What exactly is the title of Fantagraphics' new anthology referring to? Is the “Now” supposed to imply that its contributors are the most noteworthy cartoonists of the moment? Is this an anthology focused primarily on contemporary cultural and political issues? Or is the title just designed to get you to pick up comic and start reading right away?
It’s been awhile since we’ve had a notable ongoing anthology series from Fantagraphics (assuming you don’t count the last volume of Kramers Ergot). The stalwart indie publisher has a lengthy history of putting out cutting-edge (or at least intriguing) anthologies like Snake Eyes. Pictopia, and my personal favorite, Zero Zero.
Now is edited by Fantagraphics associate publisher Eric Reynolds, who, perhaps more notably for the purposes of this review, was the editor of the celebrated anthology Mome, the last volume of which came out in 2011. The impetus behind that series, at least initially, was to give up-and-coming cartoonists the chance to showcase their work on a semi-regular basis.
Now seems to have similar goals. Reynolds writes in a brief introduction in the first volume that he hopes the anthology will appeal to the “comics-curious” as well as the serious aficionado and be a platform for “showcasing diversity in the comics field.” One noticeable difference is a focus on short, self-contained stories, as Mome frequently featured serialized narratives.
There are other differences, mostly in production. Now is much slimmer than Mome, with thinner, slightly glossier paper and a size matching the more traditional comic book format rather than Mome’s squarish shape. The result is that Now feels like it is designed to be less prestigious than its predecessor – something designed for the comic shop or magazine rack (do those still exist?) than the bookstore shelf.
But let’s get back to that original question. The two volumes published thus far boast an impressive list of contributors, which would suggest Reynolds is taking the “noteworthy cartoonist” tack. There are established names like Eleanor Davis, Dash Shaw, Gabrielle Bell, Noah Van Sciver, and Sammy Harkham; lesser known but no less talented folk like Antoine Cosse, Joseph Remnant, Andrice Arp, and Tobias Schalken; and a few artists I wasn’t familiar with but want to learn more about: Daria Tessler, Conixta Hererro, and Kaela Graham, to name a few.

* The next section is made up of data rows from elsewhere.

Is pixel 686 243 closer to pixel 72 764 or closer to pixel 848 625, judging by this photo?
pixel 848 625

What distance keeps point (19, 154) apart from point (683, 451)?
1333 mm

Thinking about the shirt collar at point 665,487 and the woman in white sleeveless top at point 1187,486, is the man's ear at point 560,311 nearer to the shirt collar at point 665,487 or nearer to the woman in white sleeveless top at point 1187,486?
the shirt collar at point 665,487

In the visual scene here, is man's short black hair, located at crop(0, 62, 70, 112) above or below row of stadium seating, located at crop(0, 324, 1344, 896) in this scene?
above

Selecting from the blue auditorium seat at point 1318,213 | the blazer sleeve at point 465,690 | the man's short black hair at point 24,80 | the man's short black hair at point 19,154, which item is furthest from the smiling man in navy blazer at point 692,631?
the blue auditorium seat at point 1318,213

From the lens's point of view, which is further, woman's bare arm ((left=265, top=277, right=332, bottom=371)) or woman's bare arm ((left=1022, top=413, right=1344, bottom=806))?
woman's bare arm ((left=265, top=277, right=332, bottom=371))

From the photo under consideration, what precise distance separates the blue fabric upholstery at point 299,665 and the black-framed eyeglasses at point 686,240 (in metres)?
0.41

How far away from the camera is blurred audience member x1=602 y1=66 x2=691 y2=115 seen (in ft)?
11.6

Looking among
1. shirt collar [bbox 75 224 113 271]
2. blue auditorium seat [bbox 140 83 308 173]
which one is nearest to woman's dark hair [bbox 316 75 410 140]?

Now's covers, on the other hand, seem designed to court controversy, or at least grab your attention. The inaugural issue’s cover by Rebecca Morgan features a closeup of a woman’s face with her tongue sticking out, upon which lies a small pill. The title? “Plan B on Easter Sunday”. For the second issue, Christian Rex Van Minnen’s cover features a woman, drawn in the style of a Dutch master, except for the fact that she’s vomiting rainbow-colored droplets while her eyes bug cartoonishly out of her head. So maybe Now is focused on pushing some cultural and political buttons.
Delving inside, however, there is little that feels ripped from the headlines, which isn’t to say politics are completely absent. Dash Shaw’s “Scorpio” deals with a woman giving birth on Election Day 2016, a personal moment of change interrupted by national upheaval. Tommi Parish’s “untitled” details a conversation between two LGBTQ characters talking about their difficulties in finding love and acceptance. Anuj Strestha’s “National Bird” plays off the idea of government surveillance in surreal manner.
But it’s the general tone of the stories more than their explicit content that suggest a commentary on current life in America (and perhaps abroad). A good deal of the material in Now is suffused with anxiety, stress and dread. J.C. Menu’s excellent "S.O.S. Suitcases" is a dreamlike tale of shadowy figures and mislaid items and plans. Ariel Lopez V.’s "A Perfect Triangle" imagines a sinister, alien city hiding in plain sight. Bell’s comic deals with a male neighbor who passively aggressively insists on sitting around naked in full view of the cartoonist. Davis's "Hurt or Fuck" features two characters stumbling about in an odd courtship while buildings burn in the background.
Perhaps the most trenchant story – and the best one thus far – is "The Apocalypse According to Doctor Zeug" by Fabio Zimbres, a rough-hewn, spiraling, free-associative tale involving would-be prophets, corrupt politicians, economic disparity and more. It’s ominous, doom-laden demeanor seems particular incisive, which is noteworthy considering it was drawn about twenty years ago.
So perhaps Now’s title is not referring to one particular thing but several – highlighting work by established and new cartoonists, dealing with modern life and packaged in a manner that urges your immediate attention. It is difficult to say if Now will maintain this sense of immediacy as it continues; Mome changed a great deal in scope and vision as it progressed through its tenure. But Reynolds has proven to be a sharp and curator of talent and the first two issues indicate that Now is poised to become something very special indeed.